- _Available data_:
======

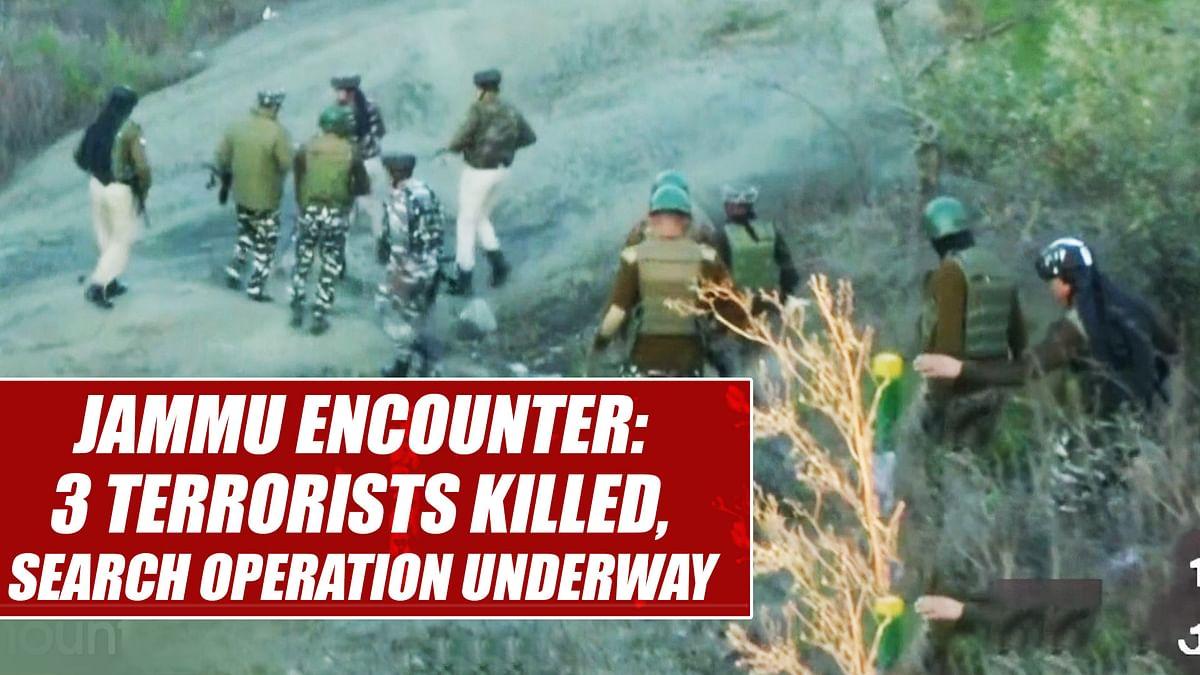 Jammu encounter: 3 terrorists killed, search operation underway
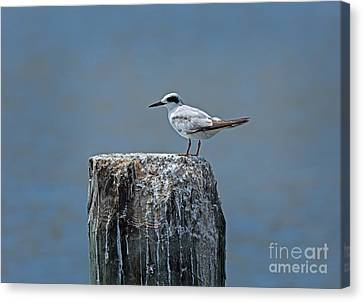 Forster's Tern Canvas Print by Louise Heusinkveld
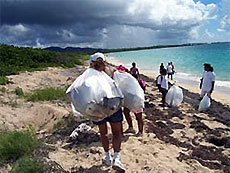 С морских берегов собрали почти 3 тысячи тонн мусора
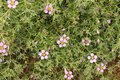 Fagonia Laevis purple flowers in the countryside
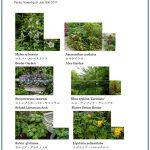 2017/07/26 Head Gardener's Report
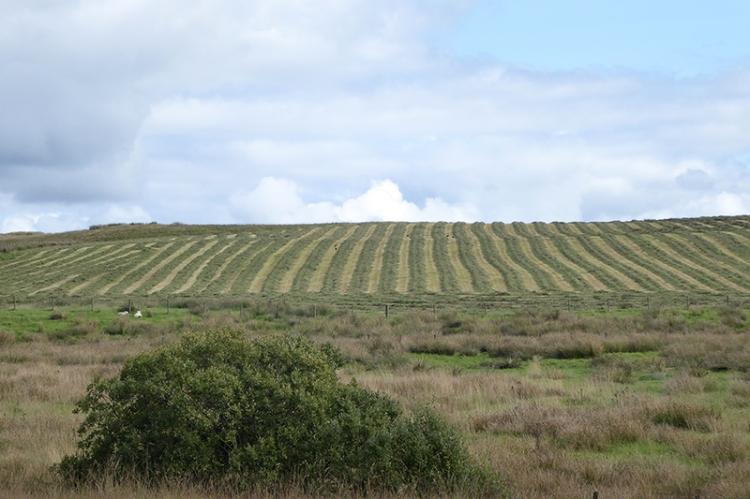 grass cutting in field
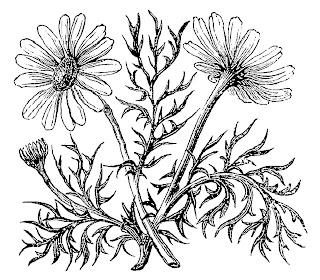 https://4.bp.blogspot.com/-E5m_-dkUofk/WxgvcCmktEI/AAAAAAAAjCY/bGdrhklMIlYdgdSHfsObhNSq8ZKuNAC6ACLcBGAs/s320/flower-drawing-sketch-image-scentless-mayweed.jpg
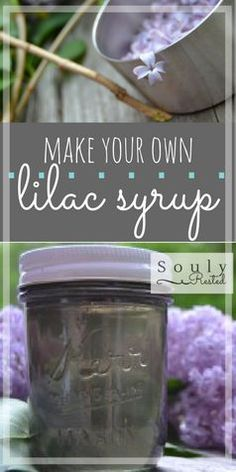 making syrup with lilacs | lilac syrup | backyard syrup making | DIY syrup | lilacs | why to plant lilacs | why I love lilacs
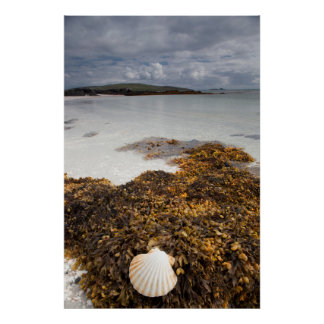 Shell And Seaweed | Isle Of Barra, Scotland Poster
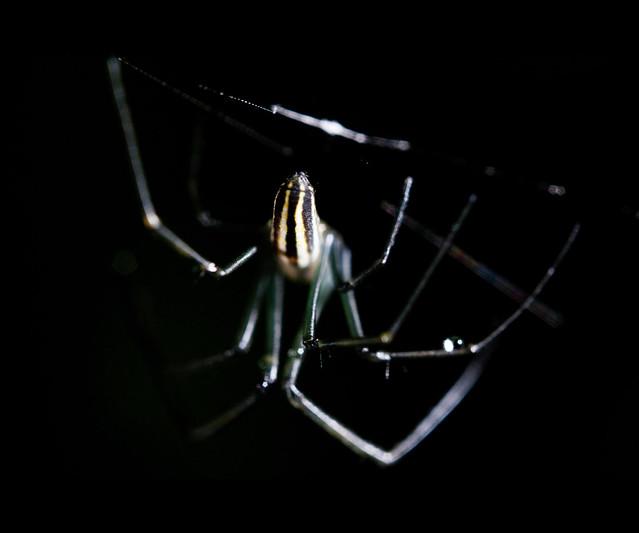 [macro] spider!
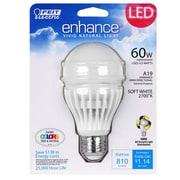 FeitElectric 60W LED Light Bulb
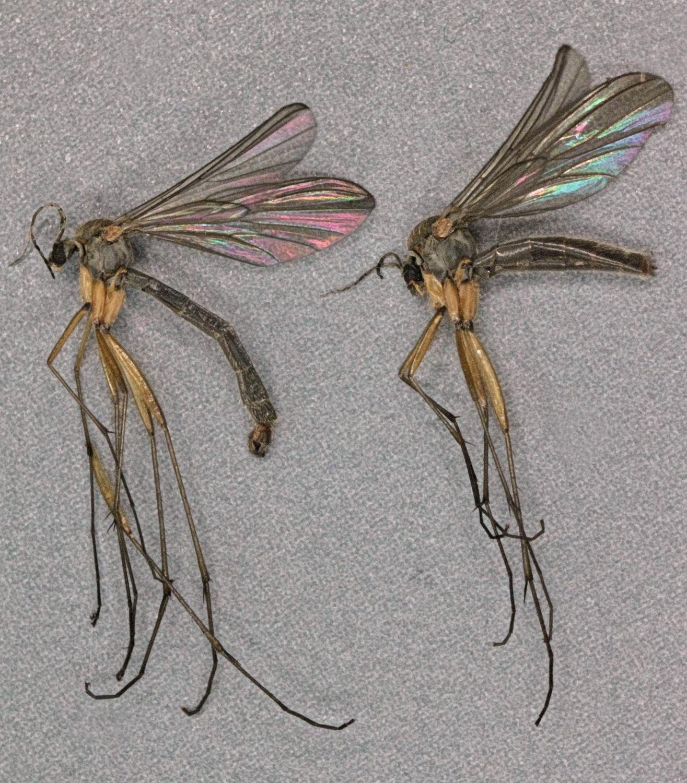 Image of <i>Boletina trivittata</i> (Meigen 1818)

======

- _Exercise prompt_:
Leaving out all pictures, retype exactly the lines that run from the one containing "making syrup with" through the last line of the material.

- _Result of the task_:
 making syrup with lilacs | lilac syrup | backyard syrup making | DIY syrup | lilacs | why to plant lilacs | why I love lilacs
 Shell And Seaweed | Isle Of Barra, Scotland Poster
 [macro] spider!
 FeitElectric 60W LED Light Bulb
 Image of <i>Boletina trivittata</i> (Meigen 1818)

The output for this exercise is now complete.